While lounging about, Shippo witnesses some kids bullying a small girl; he chases the bullies away and finds himself squarely in the midst of his first youthful infatuation. Satsuki is an orphan living in the village and clings to the hope that the jewel fragment she holds can fulfill her wish of bringing her brother home safe from the war. Her fragment turns out to be fake, but a demon Miroku exorcised from the village head's house decides to hold Satsuki for ransom in exchange for a real jewel fragment.

The episode is very funny and very touching; it captures what makes Takahashi's work so engaging. It is the "human" aspect of the story that draws you in; Shippo carries the story quite well, as his first crush is something everyone can relate to. The comedic touches were well-placed and fit seamlessly into the story; it is this blend of comedy and solid yet simple storytelling that made the beginning of the series enjoyable and is what has been missing for most of the second season.
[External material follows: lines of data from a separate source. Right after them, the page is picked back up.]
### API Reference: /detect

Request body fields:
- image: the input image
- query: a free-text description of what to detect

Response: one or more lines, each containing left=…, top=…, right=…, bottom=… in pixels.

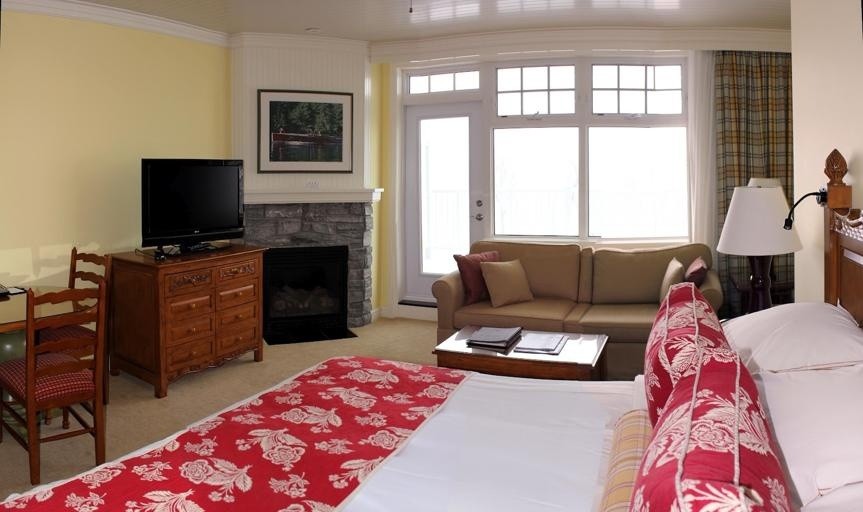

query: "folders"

left=479, top=348, right=507, bottom=353
left=513, top=333, right=570, bottom=355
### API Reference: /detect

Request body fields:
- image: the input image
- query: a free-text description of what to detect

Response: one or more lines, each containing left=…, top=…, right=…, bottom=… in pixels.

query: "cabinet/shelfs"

left=105, top=242, right=269, bottom=398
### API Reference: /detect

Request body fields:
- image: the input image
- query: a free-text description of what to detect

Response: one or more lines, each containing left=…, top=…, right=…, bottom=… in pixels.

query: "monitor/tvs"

left=141, top=157, right=246, bottom=257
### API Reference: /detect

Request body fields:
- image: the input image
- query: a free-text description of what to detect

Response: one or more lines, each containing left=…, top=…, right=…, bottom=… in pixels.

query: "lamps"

left=717, top=186, right=804, bottom=311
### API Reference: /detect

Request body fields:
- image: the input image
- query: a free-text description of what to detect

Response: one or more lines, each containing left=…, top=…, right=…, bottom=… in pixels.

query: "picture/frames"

left=256, top=89, right=354, bottom=174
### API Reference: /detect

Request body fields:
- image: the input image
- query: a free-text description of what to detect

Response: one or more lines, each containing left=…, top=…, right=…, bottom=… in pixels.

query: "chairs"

left=0, top=279, right=105, bottom=474
left=33, top=246, right=113, bottom=425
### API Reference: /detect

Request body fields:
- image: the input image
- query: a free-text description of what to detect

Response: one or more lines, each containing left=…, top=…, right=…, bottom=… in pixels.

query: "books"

left=513, top=325, right=569, bottom=355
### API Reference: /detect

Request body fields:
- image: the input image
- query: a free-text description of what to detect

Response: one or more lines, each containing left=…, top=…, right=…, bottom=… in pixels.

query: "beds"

left=1, top=148, right=863, bottom=512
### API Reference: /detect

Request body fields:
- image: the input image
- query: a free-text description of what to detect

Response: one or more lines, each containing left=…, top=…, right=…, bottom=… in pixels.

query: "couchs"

left=431, top=239, right=723, bottom=382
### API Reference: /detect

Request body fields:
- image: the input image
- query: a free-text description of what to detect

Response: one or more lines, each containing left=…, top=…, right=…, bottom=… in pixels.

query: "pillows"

left=643, top=281, right=734, bottom=429
left=628, top=347, right=792, bottom=512
left=452, top=250, right=501, bottom=305
left=755, top=360, right=863, bottom=505
left=685, top=256, right=708, bottom=289
left=659, top=256, right=684, bottom=306
left=601, top=408, right=654, bottom=512
left=720, top=301, right=863, bottom=374
left=480, top=258, right=534, bottom=308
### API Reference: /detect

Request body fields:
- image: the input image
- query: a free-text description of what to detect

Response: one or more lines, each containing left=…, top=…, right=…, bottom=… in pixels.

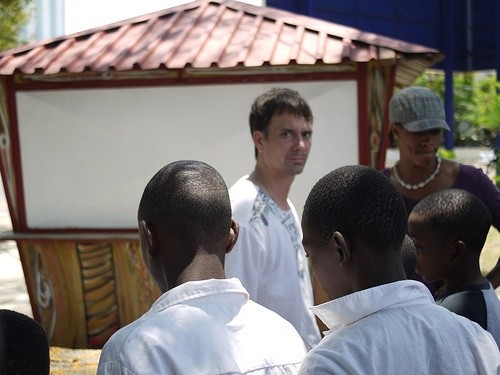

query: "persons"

left=225, top=86, right=332, bottom=353
left=97, top=160, right=308, bottom=375
left=298, top=165, right=500, bottom=375
left=401, top=234, right=436, bottom=302
left=0, top=309, right=50, bottom=375
left=383, top=86, right=500, bottom=290
left=408, top=189, right=500, bottom=350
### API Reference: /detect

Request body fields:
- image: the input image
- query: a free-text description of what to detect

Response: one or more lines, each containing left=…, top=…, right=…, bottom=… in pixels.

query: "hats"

left=389, top=86, right=451, bottom=132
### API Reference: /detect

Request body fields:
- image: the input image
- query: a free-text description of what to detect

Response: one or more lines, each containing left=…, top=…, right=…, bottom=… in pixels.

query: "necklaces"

left=393, top=156, right=442, bottom=189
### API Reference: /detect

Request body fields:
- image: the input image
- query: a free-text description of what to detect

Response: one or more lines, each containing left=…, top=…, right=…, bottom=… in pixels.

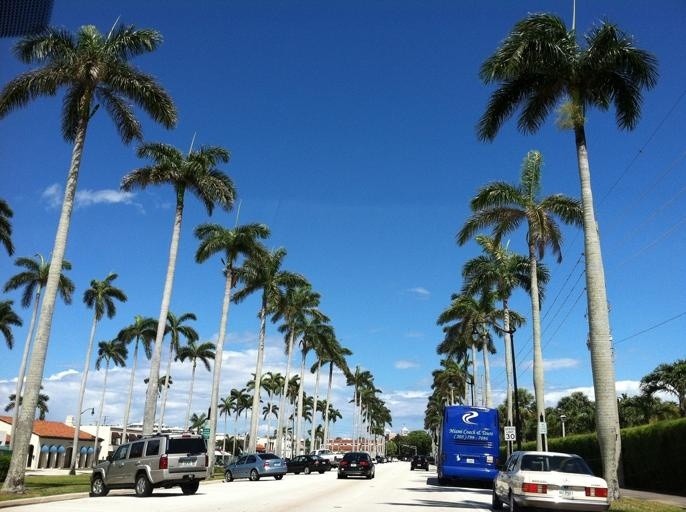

The remainder of the volume is just as strong; the second episode revolves around the burgeoning relationship between Sango and Miroku that everyone except for Inu Yasha can see developing. There are amusing scenes where Kagome is attempting to explain the "mood" women want to Inu Yasha; these explanations are quickly followed by Miroku showing how to instantly ruin the mood.

We end on a cliffhanger, when the fellowship encounters Tokujin, the sage of Togenkyo. Tokujin is feeding humans to a tree that bears human-faced fruit in hopes that it will bear the fruit of longevity. Sango has left the fellowship to repair her hiraikotsu, and Inu Yasha has reverted to human form since it is the night of the new moon. Underpowered, the fellowship is reduced to miniature forms and helpless, as Tokujin powers himself up with Kagome's fragments.

All three episodes exemplify what drew me into the series initially; the stories are simple, well written, and draw you into them. Comedy is well-placed and fits into the situations rather than being forced in for the sake of a joke. Good storytelling is what has been missing from this series for awhile, and it is great to see it return. I hope this continues and does not fall back into the cycle of "get tricked by Naraku and then power up more".

In summary:
The third season of Inu Yasha is off to a strong start; it returns to a simple yet engaging form of storytelling that allows the characters and their relationships to develop in a way that draws the audience into their plight. Action and comedy are not sacrificed to do this; the writers balance all three well across this volume. This is what drew me into the series at the start and is what makes this volume worthy of purchase.

Japanese 2.0 Language,English 2.0 Language,English Subtitles,Art Gallery,Japanese Promos

Review Equipment
Mitsubishi 27" TV, Pioneer DVL-919, Sony STR-DE915 DD receiver, Bose Acoustimass-6 speakers, generic S-Video and audio cable.